<<<<

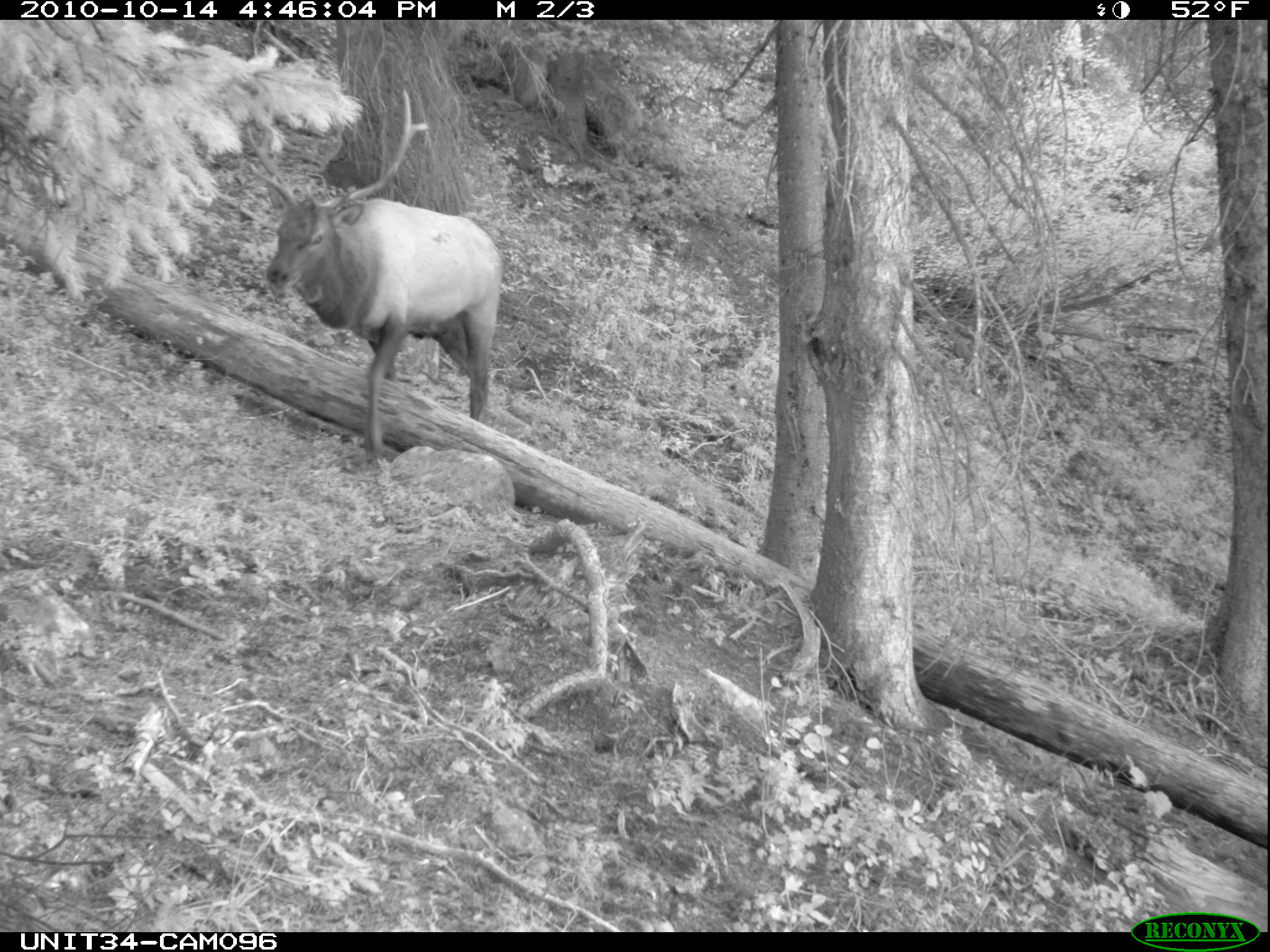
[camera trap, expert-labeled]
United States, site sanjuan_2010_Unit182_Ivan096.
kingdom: Animalia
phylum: Chordata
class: Mammalia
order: Artiodactyla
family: Cervidae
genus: Cervus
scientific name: Cervus elaphus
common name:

>>>>

> What the task asks
What you return must match, line for line, the data from the line containing "class: Mammalia" to its end, both ends included.

> Solution to this exercise
class: Mammalia
order: Artiodactyla
family: Cervidae
genus: Cervus
scientific name: Cervus elaphus
common name:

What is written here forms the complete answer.